*** Opening Excerpt ***
The turn loop + the failure ladder

The core streams one turn (emitting agent:token per text delta, accumulating text / tool-call / reasoning parts), and on a tool_use stop appends the assistant turn (including its reasoning ContentPart for the same-provider replay, ADR-0039), dispatches each tool call, appends the results, and continues — bounded by a runner-default max-tool-turns cap (a DoS guard; the authored hard cap + the loud turn_limit surfacing is the 1.V session knob).

The error mapping to the closed ErrorCode (error-handling.md) — cancel wins over all others:

Source ErrorCode Retryable Note
abort (ctx.signal) / ToolCancelledError / chain cancelled cancelled false precedence over every other classification
ToolPolicyError tool_denied false not fed back as a correctable result (re-asking a denied tool burns budget)
*** Closing Excerpt ***
Required work
In the turn loop excerpt, which ErrorCode does a ToolPolicyError map to? The lines that come after this point are from a different source.
*** Opening Information shown ***
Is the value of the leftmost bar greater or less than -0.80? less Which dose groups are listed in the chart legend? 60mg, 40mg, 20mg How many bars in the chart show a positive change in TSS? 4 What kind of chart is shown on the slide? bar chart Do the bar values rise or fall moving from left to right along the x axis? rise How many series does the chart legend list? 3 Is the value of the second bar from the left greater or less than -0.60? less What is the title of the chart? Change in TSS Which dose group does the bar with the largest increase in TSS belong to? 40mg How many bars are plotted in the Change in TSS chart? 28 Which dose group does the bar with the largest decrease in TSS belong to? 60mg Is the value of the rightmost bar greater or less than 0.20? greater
*** Closing Information shown ***
Answer to the problem
tool_denied